QUESTIONS ON THE MATERIAL:
(1) In the Quark custom pipeline page, what GPU VRAM does the 650M parameter ESM-2 model typically need for efficient batching?
(2) Rewrite the paragraph of the Quark custom pipeline page that begins "By defining custom steps and container capacities" as a short list that keeps its main facts.
(3) Copy the part of the Quark custom pipeline page that begins at the words "Importing a Custom" and ends after "illustrate various steps.", changing "documentation" to "guide".

SUPPLIED PASSAGE:
######
Skip to content

Importing a Custom Pipeline into Quark

This documentation serves as a technical manual for Bioinformaticians to onboard high-performance computational workflows — such as the EvoNB mutation prediction model — into Quark.

The Custom flow allows for granular configuration of: specialized Docker environments, intensive GPU resource allocation, and inline execution logic.

In this documentation, the EvoNB model is used as an example to illustrate various steps.

Watch


Overview

Quark offers bioinformaticians an orchestration service where they can connect standalone scripts (including existing pipelines) into a unified, production-ready custom pipeline.

By defining custom steps and container capacities, you can transform tools like EvoNB into scalable workflows that automate the staging of large-scale ESM-2 model checkpoints and the rendering of 3D protein structures (to visualise the structural impact of predicted mutations).

Before You Start

Ensure the following technical components are ready for your workflow:

  • Containerization: A Docker image URI (e.g., from AWS ECR) containing your environment (e.g., Python 3.8+, PyTorch, and the transformers library for EvoNB).
  • Reference Data: Large-scale sequence databases, or fine-tuned model checkpoints in the case of EvoNB (EvoNB_1 through EvoNB_5) and the base ESM-2 (esm2_t33_650M_UR50D) weights, either pre-staged or uploaded to Quark directories as Filesystem Datasets.
  • Input Schema: A list of parameters (strings, integers, files) that your script expects as command-line arguments.
  • Environment Requirements: Knowledge of the required CPU, RAM and specific Docker images or environment variables ($Env$). This includes benchmarked knowledge of required GPU VRAM for your specific model. For example, GPU VRAM requirements for the 650M parameter ESM-2 model is typically 16GB+ for efficient batching.
######
(Saved data entries)
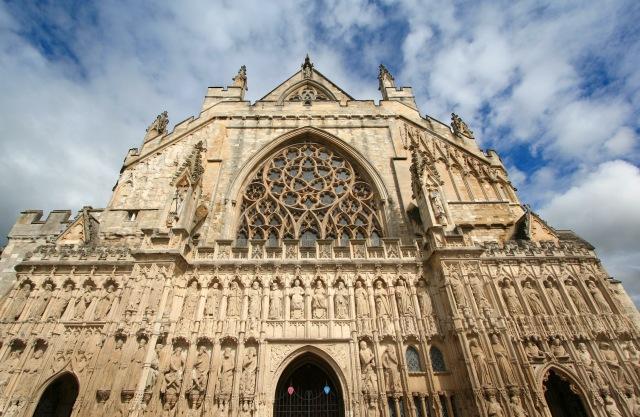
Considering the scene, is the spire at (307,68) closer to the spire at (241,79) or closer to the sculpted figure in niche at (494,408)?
the spire at (241,79)

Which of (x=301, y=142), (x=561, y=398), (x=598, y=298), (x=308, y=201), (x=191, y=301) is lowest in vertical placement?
(x=561, y=398)

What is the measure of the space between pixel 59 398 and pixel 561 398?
44.9 feet

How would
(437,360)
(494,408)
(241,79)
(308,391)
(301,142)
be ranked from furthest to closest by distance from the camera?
(241,79)
(301,142)
(308,391)
(437,360)
(494,408)

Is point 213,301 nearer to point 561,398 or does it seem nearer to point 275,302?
point 275,302

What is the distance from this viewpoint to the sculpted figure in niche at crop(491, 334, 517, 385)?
7.79 m

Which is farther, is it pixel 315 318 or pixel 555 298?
pixel 555 298

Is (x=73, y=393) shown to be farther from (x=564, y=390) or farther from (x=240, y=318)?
(x=564, y=390)

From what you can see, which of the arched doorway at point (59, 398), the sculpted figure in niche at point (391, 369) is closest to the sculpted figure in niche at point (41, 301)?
the arched doorway at point (59, 398)

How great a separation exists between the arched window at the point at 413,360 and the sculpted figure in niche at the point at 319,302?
248cm

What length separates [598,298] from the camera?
9562 millimetres

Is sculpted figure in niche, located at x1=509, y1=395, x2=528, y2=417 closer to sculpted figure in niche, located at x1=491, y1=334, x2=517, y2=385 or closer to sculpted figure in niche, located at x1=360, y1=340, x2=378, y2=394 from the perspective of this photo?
sculpted figure in niche, located at x1=491, y1=334, x2=517, y2=385

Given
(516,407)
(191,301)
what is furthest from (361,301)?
(191,301)

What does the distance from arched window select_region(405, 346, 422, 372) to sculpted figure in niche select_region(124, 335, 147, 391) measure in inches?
267

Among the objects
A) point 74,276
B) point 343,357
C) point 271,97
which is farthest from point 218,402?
point 271,97
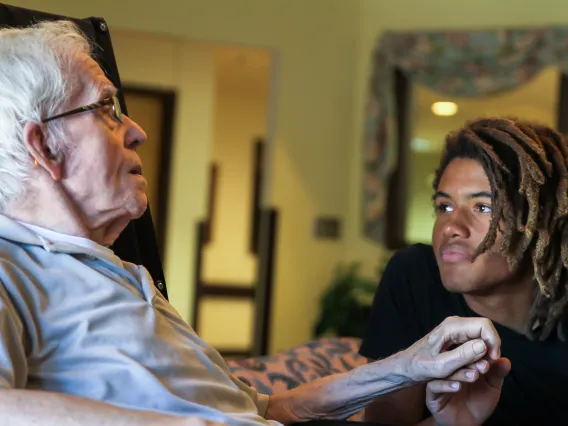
######
ANSWERS FOR EACH ITEM:
(1) 16GB+

(2)
Defining custom steps and container capacities turns tools like EvoNB into scalable workflows that automate:
- the staging of large-scale ESM-2 model checkpoints
- the rendering of 3D protein structures to visualize the structural impact of predicted mutations

(3)
Importing a Custom Pipeline into Quark

This guide serves as a technical manual for Bioinformaticians to onboard high-performance computational workflows — such as the EvoNB mutation prediction model — into Quark.

The Custom flow allows for granular configuration of: specialized Docker environments, intensive GPU resource allocation, and inline execution logic.

In this guide, the EvoNB model is used as an example to illustrate various steps.